PROVIDED TEXT:
Sunday, April 8, 2012

Choosing the Road Not Taken

Is it just me, or do we spend too much of our lives daydreaming?

In my youth, I was always thinking … not really pondering big questions of the meaning of life… but thinking about the next major milestone I would be achieving. Life would be better after 10 years old, when I (finally) had my ears pierced. Life would be so much better after 16, when I could drive sans parents. Life would improve dramatically after 18, when I was “on my own,” and no longer had a curfew. Life would be better after marriage... career... kids... house... and so forth.

For the record, daydreaming can be a very positive pastime. It fosters imagination, and encourages excitement. Who doesn't enjoy imagining how different life will be after an interesting, life-changing event occurs? Who doesn't derive some happiness and positive anticipation from thoughts of a new ring, salary, bundle of joy, vacation destination, etc?

Spatial grounding data:

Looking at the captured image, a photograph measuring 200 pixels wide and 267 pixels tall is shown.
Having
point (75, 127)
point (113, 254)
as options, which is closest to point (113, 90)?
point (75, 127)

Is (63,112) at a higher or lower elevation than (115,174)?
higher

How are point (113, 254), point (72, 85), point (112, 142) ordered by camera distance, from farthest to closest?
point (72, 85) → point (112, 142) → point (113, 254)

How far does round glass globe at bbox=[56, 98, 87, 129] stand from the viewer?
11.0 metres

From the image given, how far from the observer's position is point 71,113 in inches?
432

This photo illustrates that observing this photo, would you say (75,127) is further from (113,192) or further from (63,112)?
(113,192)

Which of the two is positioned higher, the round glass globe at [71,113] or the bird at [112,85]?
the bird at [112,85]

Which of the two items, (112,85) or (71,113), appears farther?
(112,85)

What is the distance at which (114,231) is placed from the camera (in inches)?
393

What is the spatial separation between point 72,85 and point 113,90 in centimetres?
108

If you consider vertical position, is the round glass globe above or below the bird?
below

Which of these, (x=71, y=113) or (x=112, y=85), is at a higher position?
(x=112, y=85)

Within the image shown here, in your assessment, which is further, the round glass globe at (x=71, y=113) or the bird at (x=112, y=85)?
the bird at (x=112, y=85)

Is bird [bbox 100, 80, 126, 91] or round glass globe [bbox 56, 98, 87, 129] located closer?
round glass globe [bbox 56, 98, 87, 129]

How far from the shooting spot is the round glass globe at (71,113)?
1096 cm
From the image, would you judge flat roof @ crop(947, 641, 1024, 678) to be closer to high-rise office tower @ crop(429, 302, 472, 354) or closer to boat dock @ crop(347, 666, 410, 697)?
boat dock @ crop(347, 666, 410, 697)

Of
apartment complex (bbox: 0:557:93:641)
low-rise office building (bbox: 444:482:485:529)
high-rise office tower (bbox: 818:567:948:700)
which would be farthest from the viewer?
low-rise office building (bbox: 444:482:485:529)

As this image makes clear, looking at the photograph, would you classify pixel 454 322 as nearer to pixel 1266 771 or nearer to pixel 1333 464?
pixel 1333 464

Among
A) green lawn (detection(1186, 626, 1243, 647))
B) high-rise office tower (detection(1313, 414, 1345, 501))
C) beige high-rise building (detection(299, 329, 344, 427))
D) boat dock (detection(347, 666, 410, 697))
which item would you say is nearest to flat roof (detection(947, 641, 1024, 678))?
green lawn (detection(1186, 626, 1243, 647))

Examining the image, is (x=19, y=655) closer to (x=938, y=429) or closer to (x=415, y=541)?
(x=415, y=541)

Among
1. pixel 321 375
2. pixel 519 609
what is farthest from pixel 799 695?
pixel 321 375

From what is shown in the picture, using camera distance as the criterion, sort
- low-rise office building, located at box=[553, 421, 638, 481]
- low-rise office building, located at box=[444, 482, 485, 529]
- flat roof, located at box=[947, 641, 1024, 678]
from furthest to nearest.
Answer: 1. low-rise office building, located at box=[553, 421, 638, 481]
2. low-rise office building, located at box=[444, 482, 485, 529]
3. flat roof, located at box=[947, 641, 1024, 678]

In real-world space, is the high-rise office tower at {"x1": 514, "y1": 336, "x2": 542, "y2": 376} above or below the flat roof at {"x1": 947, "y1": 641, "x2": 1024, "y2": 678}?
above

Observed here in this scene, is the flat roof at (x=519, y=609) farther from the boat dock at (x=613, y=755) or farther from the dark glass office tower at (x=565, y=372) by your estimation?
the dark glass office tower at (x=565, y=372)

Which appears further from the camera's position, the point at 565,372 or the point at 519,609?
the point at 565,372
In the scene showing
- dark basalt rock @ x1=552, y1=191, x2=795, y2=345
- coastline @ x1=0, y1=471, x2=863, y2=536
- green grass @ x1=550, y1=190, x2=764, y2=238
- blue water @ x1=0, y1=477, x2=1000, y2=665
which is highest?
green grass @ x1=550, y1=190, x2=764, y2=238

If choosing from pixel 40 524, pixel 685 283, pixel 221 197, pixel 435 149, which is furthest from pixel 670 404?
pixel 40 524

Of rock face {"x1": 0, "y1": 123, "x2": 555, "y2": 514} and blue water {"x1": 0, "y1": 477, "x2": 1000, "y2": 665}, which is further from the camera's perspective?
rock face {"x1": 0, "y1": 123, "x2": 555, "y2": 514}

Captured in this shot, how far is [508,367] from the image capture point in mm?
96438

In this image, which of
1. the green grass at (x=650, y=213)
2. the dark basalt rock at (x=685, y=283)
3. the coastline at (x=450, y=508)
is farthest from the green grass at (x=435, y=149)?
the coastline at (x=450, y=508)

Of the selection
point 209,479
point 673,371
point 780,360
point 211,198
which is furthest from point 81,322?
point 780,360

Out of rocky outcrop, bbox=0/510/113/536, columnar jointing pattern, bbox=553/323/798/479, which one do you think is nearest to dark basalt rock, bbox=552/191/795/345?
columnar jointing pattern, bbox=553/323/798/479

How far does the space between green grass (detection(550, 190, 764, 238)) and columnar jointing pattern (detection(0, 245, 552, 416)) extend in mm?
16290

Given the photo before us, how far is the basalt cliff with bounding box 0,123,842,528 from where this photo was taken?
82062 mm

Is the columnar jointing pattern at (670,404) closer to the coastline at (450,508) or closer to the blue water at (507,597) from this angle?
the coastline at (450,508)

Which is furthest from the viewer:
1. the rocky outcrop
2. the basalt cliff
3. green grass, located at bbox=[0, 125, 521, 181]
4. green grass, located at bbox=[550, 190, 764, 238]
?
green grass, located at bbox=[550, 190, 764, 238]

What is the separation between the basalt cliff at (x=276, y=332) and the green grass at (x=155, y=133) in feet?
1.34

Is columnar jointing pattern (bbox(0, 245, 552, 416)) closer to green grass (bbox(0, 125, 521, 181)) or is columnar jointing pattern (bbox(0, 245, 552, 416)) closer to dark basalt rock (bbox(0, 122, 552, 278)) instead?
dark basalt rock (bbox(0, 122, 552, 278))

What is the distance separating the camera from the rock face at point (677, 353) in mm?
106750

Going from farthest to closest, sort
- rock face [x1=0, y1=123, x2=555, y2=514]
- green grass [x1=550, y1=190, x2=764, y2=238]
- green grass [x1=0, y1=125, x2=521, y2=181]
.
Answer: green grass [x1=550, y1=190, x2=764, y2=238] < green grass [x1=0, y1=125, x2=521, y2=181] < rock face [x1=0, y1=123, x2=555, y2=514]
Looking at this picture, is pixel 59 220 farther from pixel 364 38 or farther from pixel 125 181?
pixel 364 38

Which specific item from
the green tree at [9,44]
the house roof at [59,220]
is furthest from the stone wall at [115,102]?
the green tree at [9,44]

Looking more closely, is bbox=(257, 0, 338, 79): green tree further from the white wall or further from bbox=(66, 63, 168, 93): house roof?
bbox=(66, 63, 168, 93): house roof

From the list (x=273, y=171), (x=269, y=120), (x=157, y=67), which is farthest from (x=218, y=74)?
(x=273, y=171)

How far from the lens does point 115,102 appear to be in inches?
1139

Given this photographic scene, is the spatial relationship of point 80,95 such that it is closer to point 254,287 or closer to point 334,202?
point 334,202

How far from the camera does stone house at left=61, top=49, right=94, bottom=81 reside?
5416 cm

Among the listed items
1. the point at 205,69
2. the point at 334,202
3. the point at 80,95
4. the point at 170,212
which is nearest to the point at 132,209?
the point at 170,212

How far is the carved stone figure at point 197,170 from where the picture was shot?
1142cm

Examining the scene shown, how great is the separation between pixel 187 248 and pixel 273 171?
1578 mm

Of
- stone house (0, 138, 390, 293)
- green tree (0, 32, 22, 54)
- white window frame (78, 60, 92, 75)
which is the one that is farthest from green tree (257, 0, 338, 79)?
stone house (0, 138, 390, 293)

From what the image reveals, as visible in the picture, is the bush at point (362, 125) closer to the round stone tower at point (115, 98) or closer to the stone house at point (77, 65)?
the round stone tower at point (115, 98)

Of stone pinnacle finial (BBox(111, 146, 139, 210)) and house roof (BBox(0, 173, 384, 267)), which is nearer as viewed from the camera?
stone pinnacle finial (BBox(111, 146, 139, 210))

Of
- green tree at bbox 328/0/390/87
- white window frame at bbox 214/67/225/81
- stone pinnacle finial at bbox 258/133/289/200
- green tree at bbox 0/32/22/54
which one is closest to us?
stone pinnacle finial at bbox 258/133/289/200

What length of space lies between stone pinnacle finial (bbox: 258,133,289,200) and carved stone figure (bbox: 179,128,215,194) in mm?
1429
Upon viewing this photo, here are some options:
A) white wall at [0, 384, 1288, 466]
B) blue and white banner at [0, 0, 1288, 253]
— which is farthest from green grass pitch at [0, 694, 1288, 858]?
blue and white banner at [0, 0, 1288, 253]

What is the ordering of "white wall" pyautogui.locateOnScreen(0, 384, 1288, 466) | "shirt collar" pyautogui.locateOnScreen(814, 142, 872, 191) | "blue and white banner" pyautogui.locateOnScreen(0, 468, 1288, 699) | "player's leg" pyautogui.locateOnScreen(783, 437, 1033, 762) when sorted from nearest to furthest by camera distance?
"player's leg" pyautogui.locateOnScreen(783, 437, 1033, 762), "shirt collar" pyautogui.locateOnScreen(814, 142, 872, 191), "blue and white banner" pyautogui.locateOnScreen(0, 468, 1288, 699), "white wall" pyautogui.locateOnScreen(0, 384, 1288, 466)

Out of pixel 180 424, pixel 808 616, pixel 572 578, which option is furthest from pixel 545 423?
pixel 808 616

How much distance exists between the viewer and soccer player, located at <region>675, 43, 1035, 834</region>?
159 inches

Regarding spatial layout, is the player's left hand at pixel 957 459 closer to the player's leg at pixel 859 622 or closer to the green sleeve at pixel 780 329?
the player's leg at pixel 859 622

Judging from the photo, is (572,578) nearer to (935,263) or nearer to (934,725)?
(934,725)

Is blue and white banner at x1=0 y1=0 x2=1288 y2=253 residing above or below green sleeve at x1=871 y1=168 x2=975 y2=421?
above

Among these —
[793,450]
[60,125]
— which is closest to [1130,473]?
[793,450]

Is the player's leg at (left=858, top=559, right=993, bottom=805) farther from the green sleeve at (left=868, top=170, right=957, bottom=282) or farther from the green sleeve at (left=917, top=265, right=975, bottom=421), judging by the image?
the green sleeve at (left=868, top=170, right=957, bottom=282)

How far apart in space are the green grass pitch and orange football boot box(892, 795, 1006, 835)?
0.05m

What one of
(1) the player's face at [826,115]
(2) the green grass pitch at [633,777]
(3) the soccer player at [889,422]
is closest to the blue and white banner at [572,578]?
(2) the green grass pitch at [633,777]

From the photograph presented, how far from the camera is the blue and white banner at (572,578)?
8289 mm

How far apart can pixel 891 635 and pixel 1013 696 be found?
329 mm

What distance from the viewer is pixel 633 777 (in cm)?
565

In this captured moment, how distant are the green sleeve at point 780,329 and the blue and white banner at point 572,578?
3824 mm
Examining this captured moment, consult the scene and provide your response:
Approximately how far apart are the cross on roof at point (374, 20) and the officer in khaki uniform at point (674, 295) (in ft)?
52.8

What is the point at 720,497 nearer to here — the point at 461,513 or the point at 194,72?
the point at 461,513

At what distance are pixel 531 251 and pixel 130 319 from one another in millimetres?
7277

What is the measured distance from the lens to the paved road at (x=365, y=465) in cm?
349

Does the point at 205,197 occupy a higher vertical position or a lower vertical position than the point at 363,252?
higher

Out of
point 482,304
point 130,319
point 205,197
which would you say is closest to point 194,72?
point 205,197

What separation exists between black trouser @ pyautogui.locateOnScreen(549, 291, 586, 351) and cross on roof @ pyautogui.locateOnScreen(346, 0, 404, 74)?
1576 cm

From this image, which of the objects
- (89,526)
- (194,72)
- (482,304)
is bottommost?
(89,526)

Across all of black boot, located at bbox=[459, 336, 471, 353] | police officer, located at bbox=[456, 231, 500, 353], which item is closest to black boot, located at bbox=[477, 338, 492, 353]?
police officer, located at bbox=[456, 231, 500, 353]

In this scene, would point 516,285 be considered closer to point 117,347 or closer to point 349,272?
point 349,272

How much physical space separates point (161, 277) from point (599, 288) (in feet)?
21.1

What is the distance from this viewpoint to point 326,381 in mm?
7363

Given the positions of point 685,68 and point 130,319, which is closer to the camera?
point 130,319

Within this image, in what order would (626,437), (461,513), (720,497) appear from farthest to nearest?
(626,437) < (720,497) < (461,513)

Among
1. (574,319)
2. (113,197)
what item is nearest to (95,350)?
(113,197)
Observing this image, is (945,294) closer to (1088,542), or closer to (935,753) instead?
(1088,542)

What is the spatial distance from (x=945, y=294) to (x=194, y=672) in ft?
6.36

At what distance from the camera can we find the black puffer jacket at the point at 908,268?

THE PROBLEM:
According to the post on daydreaming, what two benefits does daydreaming have?

RESULT OF THE TASK:
It fosters imagination and encourages excitement.